By articulating what they already know, agents form richer connections to upcoming scenarios and theory.
Learners tackle realistic tasks before theory.
They make decisions in the Storyline experience or the AI simulator and immediately see consequences — driving curiosity and self-discovery.
Only afterward do we introduce the underlying models (even in the form of a job aid) and best-practice guidelines, ensuring concepts are anchored in hands-on experience.

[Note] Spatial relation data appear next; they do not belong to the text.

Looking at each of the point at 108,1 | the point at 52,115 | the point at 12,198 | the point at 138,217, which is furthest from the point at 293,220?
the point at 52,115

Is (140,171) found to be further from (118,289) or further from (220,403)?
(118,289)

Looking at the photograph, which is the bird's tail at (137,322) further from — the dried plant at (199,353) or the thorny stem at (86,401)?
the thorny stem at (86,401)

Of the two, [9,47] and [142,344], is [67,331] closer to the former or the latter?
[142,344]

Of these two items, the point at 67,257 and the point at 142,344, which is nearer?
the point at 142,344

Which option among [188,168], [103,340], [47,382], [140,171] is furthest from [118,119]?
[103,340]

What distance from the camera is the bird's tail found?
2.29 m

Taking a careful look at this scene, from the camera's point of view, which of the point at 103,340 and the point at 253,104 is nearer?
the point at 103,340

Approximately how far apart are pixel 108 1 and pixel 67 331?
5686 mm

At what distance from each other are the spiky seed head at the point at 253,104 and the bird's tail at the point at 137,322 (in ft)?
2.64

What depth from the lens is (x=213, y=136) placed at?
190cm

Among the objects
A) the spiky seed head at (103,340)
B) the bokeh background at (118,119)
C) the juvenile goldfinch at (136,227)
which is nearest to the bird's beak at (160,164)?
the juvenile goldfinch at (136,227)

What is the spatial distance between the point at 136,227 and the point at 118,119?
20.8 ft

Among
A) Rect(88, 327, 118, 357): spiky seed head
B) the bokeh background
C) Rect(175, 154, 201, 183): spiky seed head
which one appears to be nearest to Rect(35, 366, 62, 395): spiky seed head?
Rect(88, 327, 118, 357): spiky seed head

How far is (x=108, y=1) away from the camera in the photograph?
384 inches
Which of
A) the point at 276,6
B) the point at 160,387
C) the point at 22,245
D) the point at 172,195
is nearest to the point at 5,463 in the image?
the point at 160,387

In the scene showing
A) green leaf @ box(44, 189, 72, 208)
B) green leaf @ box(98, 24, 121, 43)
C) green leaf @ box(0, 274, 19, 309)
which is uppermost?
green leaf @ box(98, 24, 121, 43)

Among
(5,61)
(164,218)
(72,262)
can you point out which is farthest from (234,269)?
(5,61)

After each practical activity:
Microsoft Forms prompts (e.g., “Why did you choose that response? What happened next? What did you learn?”) guide agents through structured reflection. This metacognitive step solidifies lessons learned and encourages continuous self-improvement.
I prioritized active construction of knowledge over passive absorption:
A suite of short, context-rich activities simulates real call-center challenges, allowing agents to practice and adapt in safe, controlled environments.
The simulator provides immediate, emotionally rich feedback—visual cues of customer satisfaction or frustration, plus detailed, criterion-based scores and targeted “developmental feedback” with actionable improvement opportunities.
Throughout the program, every principle and technique is illustrated with both:
Positive Example: A model interaction demonstrating best practices.
Negative Example: A contrasting scenario highlighting common pitfalls.
This approach combines proven instructional strategies with advanced simulation technology — ensuring agents not only learn, but excel.
KirkPatrick LVL 2 (Knowledge):
Learners take scenario-based test at the beginning of the learning program and at the end, which allows us to see if they have absorbed the knowledge.
Learners send us the feedback analysis from the simulator after each module so we can see their progress.
KirkPatrick LVL 3 (Job application):
Learners fill out self-evaluation questionnaire where they evaluate to what extent they perform the desired behaviours (techniques of empathetic communication) on the job before and after the training program.
Main KPI: Impact on the Negative Satisfaction Score
After the 2-month training program we will evaluate whether the main goal of lowering the Negative Satisfaction Score in customers' surveys have been reached.